» Aim 1
Copy out the records word for word, from the line with "Examining [766,602] and" to the line with "74.2 inches".

Kia Reveals Modestly Updated Seltos at LA Auto Show

Chris Teague
by Chris Teague

Kia’s had a great run the past few years. The Telluride was a hit when it landed, and the new EV6 is selling out all over the place, and the automaker has established itself as a forward-looking company that has outgrown its budget-friendly beginnings. Kia took the opportunity to unveil a revised Seltos crossover and brag about its recent accomplishments at this year’s LA Auto Show.


The Seltos got a modest makeover for the 2024 model year, which includes a new X-Line trim and improvements to its drivetrain, tech, and safety equipment. Kia revised its front fascia with a larger “tiger nose” grille and a new bumper shape. The vehicle is available with LED projection headlights and a “Star Map” pattern lighting system for the grille “so passersby and drivers will recognize the Seltos from a distance.” But beyond options for people irrationally excited about buying a Seltos, the crossover’s new look isn’t a radical departure from previous model years.

» Items from a data source

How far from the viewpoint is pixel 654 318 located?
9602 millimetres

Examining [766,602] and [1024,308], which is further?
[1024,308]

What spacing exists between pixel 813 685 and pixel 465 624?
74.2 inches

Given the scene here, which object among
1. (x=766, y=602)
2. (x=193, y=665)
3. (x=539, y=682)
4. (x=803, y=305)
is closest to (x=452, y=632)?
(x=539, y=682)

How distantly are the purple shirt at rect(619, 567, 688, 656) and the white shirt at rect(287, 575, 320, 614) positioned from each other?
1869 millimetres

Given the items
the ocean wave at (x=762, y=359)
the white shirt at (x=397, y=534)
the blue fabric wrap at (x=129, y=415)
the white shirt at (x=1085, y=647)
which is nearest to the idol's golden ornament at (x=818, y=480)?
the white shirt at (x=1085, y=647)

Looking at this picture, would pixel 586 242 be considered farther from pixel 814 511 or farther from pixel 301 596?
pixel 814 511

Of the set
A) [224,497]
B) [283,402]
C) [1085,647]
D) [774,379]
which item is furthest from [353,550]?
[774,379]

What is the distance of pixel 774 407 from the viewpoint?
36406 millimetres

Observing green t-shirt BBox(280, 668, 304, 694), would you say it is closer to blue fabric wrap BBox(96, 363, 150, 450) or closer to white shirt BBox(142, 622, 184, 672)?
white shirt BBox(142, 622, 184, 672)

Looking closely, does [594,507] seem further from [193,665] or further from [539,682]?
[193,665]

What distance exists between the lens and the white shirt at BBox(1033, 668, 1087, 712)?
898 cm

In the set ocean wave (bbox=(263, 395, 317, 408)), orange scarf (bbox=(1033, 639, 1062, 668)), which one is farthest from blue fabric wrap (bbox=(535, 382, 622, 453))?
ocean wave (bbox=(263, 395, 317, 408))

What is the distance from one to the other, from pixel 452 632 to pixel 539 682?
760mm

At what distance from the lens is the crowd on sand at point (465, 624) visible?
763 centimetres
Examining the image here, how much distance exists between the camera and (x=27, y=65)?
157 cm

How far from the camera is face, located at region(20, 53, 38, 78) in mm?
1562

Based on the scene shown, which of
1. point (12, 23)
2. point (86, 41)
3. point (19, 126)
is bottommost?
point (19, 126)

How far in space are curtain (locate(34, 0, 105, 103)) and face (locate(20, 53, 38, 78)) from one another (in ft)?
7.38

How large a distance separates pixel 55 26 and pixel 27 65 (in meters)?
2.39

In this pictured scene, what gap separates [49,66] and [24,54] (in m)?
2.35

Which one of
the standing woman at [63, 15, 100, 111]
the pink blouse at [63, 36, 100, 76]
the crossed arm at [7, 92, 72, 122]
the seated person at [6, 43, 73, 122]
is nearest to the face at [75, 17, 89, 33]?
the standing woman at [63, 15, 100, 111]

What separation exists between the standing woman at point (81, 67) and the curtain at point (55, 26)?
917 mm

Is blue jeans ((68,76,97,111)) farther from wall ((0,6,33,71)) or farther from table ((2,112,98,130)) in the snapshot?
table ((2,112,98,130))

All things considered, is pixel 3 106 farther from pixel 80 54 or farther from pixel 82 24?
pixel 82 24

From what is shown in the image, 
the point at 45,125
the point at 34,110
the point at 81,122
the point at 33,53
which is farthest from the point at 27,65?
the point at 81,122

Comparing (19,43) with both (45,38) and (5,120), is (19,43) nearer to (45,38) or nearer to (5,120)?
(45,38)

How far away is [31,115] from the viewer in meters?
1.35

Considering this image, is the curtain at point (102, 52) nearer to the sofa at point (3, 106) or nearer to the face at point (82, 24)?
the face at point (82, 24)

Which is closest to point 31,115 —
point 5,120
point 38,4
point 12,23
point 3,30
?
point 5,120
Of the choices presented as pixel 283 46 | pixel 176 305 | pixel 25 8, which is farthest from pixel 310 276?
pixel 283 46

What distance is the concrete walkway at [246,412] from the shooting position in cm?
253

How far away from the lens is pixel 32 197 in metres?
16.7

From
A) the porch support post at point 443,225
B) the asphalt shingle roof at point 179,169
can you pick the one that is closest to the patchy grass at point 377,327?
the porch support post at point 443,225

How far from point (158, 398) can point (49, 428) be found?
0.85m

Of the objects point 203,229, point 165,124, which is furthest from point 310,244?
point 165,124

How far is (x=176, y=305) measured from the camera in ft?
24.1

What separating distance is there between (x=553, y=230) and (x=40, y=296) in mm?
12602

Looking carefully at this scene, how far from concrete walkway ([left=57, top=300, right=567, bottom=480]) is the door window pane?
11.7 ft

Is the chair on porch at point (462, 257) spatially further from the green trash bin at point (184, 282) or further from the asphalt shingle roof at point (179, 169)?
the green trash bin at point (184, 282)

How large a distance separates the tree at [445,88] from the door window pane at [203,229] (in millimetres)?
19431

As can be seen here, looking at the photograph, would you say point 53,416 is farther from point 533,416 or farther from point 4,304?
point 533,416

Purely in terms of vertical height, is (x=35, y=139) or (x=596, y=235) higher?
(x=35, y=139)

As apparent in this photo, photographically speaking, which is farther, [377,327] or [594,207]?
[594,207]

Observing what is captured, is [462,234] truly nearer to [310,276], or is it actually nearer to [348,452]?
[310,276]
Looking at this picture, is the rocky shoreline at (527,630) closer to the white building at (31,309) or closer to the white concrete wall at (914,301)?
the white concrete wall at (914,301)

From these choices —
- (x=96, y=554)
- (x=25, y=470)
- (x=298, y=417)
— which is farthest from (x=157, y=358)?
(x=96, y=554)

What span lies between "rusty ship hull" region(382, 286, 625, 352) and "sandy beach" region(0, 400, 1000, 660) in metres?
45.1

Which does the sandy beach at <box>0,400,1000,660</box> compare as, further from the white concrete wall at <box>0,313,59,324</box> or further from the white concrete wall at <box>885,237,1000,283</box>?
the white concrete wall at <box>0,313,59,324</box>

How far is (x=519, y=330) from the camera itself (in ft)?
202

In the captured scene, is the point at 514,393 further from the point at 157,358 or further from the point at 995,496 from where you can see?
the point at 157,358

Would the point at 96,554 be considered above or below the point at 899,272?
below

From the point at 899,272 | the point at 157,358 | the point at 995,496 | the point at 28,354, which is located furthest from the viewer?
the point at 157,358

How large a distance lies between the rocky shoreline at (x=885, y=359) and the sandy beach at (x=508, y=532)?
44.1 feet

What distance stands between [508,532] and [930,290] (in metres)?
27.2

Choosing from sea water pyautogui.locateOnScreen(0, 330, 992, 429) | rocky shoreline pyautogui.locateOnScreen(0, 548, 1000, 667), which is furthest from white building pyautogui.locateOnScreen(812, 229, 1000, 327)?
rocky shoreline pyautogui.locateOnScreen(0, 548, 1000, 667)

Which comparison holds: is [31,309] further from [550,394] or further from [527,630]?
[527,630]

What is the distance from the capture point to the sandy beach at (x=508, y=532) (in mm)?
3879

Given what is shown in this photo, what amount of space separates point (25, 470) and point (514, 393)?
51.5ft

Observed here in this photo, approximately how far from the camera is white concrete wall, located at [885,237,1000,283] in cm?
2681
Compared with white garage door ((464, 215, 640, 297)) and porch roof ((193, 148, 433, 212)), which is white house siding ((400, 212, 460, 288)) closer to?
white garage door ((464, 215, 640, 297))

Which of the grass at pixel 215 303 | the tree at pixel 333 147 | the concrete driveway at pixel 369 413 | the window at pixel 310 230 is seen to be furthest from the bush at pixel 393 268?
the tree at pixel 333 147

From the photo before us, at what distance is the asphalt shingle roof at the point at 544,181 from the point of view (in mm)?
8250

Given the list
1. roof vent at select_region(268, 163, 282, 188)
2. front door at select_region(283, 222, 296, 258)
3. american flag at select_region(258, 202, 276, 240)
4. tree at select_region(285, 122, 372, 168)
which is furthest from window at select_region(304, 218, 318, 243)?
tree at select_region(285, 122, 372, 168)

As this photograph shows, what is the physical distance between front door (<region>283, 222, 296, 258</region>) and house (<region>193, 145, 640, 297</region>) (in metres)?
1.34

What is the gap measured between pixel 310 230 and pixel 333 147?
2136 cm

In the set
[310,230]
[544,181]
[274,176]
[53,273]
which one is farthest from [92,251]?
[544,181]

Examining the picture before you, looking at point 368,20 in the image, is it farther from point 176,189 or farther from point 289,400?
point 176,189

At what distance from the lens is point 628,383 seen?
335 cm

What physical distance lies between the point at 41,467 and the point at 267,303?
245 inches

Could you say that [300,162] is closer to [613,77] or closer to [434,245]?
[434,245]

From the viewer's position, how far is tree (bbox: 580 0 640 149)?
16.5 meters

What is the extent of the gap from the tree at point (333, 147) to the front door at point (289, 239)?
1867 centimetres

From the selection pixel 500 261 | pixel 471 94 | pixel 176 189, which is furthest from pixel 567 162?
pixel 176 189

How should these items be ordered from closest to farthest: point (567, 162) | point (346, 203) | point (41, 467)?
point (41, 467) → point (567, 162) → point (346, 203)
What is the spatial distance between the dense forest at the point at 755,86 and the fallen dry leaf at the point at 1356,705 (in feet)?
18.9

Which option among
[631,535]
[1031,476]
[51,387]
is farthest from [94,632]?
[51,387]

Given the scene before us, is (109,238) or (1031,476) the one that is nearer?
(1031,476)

» Aim 2
According to the article on the updated Kia Seltos, what new trim does the 2024 model year add?

» Full answer 1
Examining [766,602] and [1024,308], which is further?
[1024,308]

What spacing exists between pixel 813 685 and pixel 465 624?
74.2 inches

» Full answer 2
A new X-Line trim.